Opdrachten:
(A) Beantwoord deze vragen over het interview over plagiaat:
(i) Wie kreeg de klacht over mogelijk plagiaat eind vorig jaar op zijn bord?
(ii) Door welke commissies is het proefschrift goedgekeurd?
(iii) Voor welke datum moet het proefschrift volgens het College van Bestuur in orde zijn?
(B) Neem het interview over plagiaat over. Begin bij de woorden "Rector Magnificus Huib" en stop na "eindstreep hebben gehaald?". Vervang daarin "klacht" door "melding".
(C) Schrijf het interview over plagiaat verder vanaf de laatste zin.

Rector Magnificus Huib Pols kreeg de klacht over mogelijk plagiaat eind vorig jaar op zijn bord. ‘Elke casus is er één te veel, maar ik wil volledige transparantie betrachten.’

Hoe kan zo’n slordig proefschrift de eindstreep hebben gehaald?

“De promovenda heeft een plagiaatscan gedaan vooraf en daar bleek niet uit dat er iets mis was, dus dat is geen sluitend systeem. Verder is het proefschrift goedgekeurd door de kleine en de grote commissie, dus de promovenda is door alle hoepels heen gesprongen. Dat dit toch kan gebeuren, is voor ons ook een wake up call; elke casus is er één te veel en toont de kwetsbaarheid van het systeem.”

De Commissie Wetenschappelijke Integriteit (CWI) adviseert om de doctorstitel van de promovenda te herroepen. Het College van Bestuur komt met een milder oordeel: een berisping en het in orde maken van het proefschrift voor 1 oktober. Kunt u dat toelichten?

(Opgeslagen gegevens)
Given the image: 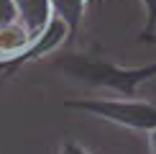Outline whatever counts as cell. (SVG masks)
Wrapping results in <instances>:
<instances>
[{
	"label": "cell",
	"instance_id": "cell-1",
	"mask_svg": "<svg viewBox=\"0 0 156 154\" xmlns=\"http://www.w3.org/2000/svg\"><path fill=\"white\" fill-rule=\"evenodd\" d=\"M54 67L90 87H105L118 95H126V98H136L138 87L146 80L156 77V62L146 64V67H120L95 51H67V54L56 57Z\"/></svg>",
	"mask_w": 156,
	"mask_h": 154
},
{
	"label": "cell",
	"instance_id": "cell-2",
	"mask_svg": "<svg viewBox=\"0 0 156 154\" xmlns=\"http://www.w3.org/2000/svg\"><path fill=\"white\" fill-rule=\"evenodd\" d=\"M72 111L90 113L108 123L131 128V131H154L156 128V103L138 98H74L64 103Z\"/></svg>",
	"mask_w": 156,
	"mask_h": 154
},
{
	"label": "cell",
	"instance_id": "cell-3",
	"mask_svg": "<svg viewBox=\"0 0 156 154\" xmlns=\"http://www.w3.org/2000/svg\"><path fill=\"white\" fill-rule=\"evenodd\" d=\"M64 41H69L67 26H64V21H59L56 16H51V21L46 23V28H44L38 36L31 38V44L21 51V54L10 57V59L5 62V72H16V69H21L23 64L36 62V59H41V57L51 54V51H56Z\"/></svg>",
	"mask_w": 156,
	"mask_h": 154
},
{
	"label": "cell",
	"instance_id": "cell-4",
	"mask_svg": "<svg viewBox=\"0 0 156 154\" xmlns=\"http://www.w3.org/2000/svg\"><path fill=\"white\" fill-rule=\"evenodd\" d=\"M18 8V21L26 26L31 38L38 36L51 21V0H13Z\"/></svg>",
	"mask_w": 156,
	"mask_h": 154
},
{
	"label": "cell",
	"instance_id": "cell-5",
	"mask_svg": "<svg viewBox=\"0 0 156 154\" xmlns=\"http://www.w3.org/2000/svg\"><path fill=\"white\" fill-rule=\"evenodd\" d=\"M84 8H87V0H51V16L64 21V26L69 31V41L77 36V31L82 26Z\"/></svg>",
	"mask_w": 156,
	"mask_h": 154
},
{
	"label": "cell",
	"instance_id": "cell-6",
	"mask_svg": "<svg viewBox=\"0 0 156 154\" xmlns=\"http://www.w3.org/2000/svg\"><path fill=\"white\" fill-rule=\"evenodd\" d=\"M31 44V34L26 31L21 21H13L8 26H0V54L3 57H16Z\"/></svg>",
	"mask_w": 156,
	"mask_h": 154
},
{
	"label": "cell",
	"instance_id": "cell-7",
	"mask_svg": "<svg viewBox=\"0 0 156 154\" xmlns=\"http://www.w3.org/2000/svg\"><path fill=\"white\" fill-rule=\"evenodd\" d=\"M146 13V23L141 28V41H156V0H141Z\"/></svg>",
	"mask_w": 156,
	"mask_h": 154
},
{
	"label": "cell",
	"instance_id": "cell-8",
	"mask_svg": "<svg viewBox=\"0 0 156 154\" xmlns=\"http://www.w3.org/2000/svg\"><path fill=\"white\" fill-rule=\"evenodd\" d=\"M18 21V8L13 0H0V26H8Z\"/></svg>",
	"mask_w": 156,
	"mask_h": 154
},
{
	"label": "cell",
	"instance_id": "cell-9",
	"mask_svg": "<svg viewBox=\"0 0 156 154\" xmlns=\"http://www.w3.org/2000/svg\"><path fill=\"white\" fill-rule=\"evenodd\" d=\"M59 154H92V152H87L82 144H77V141H64Z\"/></svg>",
	"mask_w": 156,
	"mask_h": 154
},
{
	"label": "cell",
	"instance_id": "cell-10",
	"mask_svg": "<svg viewBox=\"0 0 156 154\" xmlns=\"http://www.w3.org/2000/svg\"><path fill=\"white\" fill-rule=\"evenodd\" d=\"M146 136H148V154H156V128L148 131Z\"/></svg>",
	"mask_w": 156,
	"mask_h": 154
}]
</instances>
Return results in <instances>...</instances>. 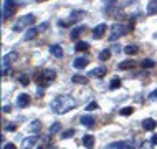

Antwoorden per opdracht:
(A)
(i) Rector Magnificus Huib Pols
(ii) De kleine en de grote commissie
(iii) 1 oktober

(B)
Rector Magnificus Huib Pols kreeg de melding over mogelijk plagiaat eind vorig jaar op zijn bord. ‘Elke casus is er één te veel, maar ik wil volledige transparantie betrachten.’

Hoe kan zo’n slordig proefschrift de eindstreep hebben gehaald?

(C)
“Wat ons betreft is er sprake van verzachtende omstandigheden. Het begeleiden van een promovendus zorgt voor een mate van afhankelijkheid en dat betekent dat wij als universiteit onze begeleiding serieus moeten nemen, dat is niet adequaat gebeurd. Tegelijk is er volgens ons geen sprake van heimelijke toe-eigening door de promovenda van teksten van een ander als zijnde die van haarzelf; de werkwijze was wel onvoldoende en uitermate slordig.

“En, don’t forget, we vragen haar niet het proefschrift een beetje te herstellen en dan komt het goed; de  verbeteringen in het proefschrift worden beoordeeld door een commissie onder leiding van de decaan van RSM en twee onafhankelijke leden van buiten de universiteit. Vervolgens gaat het proefschrift opnieuw naar het College van Promoties (van elke faculteit een hoogleraar onder voorzitterschap van de rector, red.). Maar als u mij vraagt: ‘kan zij haar doctorstitel alsnog kwijtraken’ dan ga ik daar niets over zeggen. Ik heb geen opdracht meegeven aan de commissie om een bepaald oordeel te vellen of een bepaalde methode te gebruiken, dus ik speculeer niet op de uitkomst.”

Wat betekent het dat alle tien proefschriften die door dezelfde promotor zijn begeleid worden onderzocht op plagiaat?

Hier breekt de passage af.